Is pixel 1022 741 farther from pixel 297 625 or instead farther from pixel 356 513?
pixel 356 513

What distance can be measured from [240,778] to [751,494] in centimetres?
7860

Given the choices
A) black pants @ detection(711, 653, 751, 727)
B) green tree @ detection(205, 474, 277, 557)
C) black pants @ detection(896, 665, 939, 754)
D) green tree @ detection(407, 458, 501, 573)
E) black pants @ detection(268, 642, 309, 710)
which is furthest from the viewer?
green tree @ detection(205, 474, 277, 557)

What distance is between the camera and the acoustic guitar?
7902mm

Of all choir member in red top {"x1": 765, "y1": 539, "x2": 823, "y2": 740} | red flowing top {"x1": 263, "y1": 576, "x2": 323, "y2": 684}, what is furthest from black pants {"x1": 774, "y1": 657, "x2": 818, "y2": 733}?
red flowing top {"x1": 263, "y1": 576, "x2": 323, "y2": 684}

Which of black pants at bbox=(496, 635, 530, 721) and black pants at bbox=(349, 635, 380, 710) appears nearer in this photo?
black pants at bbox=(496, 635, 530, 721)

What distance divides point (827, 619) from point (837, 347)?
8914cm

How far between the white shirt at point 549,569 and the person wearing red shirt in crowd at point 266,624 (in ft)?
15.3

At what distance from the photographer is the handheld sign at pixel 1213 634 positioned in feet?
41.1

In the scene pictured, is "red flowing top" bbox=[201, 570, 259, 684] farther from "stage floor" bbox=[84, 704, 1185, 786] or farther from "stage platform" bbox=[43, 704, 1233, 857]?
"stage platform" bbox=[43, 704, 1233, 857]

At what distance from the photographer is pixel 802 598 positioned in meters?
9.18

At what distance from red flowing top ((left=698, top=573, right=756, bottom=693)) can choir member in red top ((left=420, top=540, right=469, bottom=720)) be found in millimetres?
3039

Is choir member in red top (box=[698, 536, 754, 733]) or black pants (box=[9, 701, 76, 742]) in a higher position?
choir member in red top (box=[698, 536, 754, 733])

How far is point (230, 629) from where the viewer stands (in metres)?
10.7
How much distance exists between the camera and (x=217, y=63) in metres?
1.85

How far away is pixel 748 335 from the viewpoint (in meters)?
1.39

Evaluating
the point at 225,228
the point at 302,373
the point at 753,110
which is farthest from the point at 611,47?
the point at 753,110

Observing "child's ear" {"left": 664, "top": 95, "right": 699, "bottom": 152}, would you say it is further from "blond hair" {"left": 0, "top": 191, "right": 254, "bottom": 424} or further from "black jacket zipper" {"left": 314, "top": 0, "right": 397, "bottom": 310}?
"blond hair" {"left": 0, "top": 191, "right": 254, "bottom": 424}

※

#### Required work
Convert the lines above, from the line containing "Given the choices" through the line containing "E) black pants", inclusive, into a JSON list of strings with one string per line.

#### Correct result
[
  "Given the choices",
  "A) black pants @ detection(711, 653, 751, 727)",
  "B) green tree @ detection(205, 474, 277, 557)",
  "C) black pants @ detection(896, 665, 939, 754)",
  "D) green tree @ detection(407, 458, 501, 573)",
  "E) black pants @ detection(268, 642, 309, 710)"
]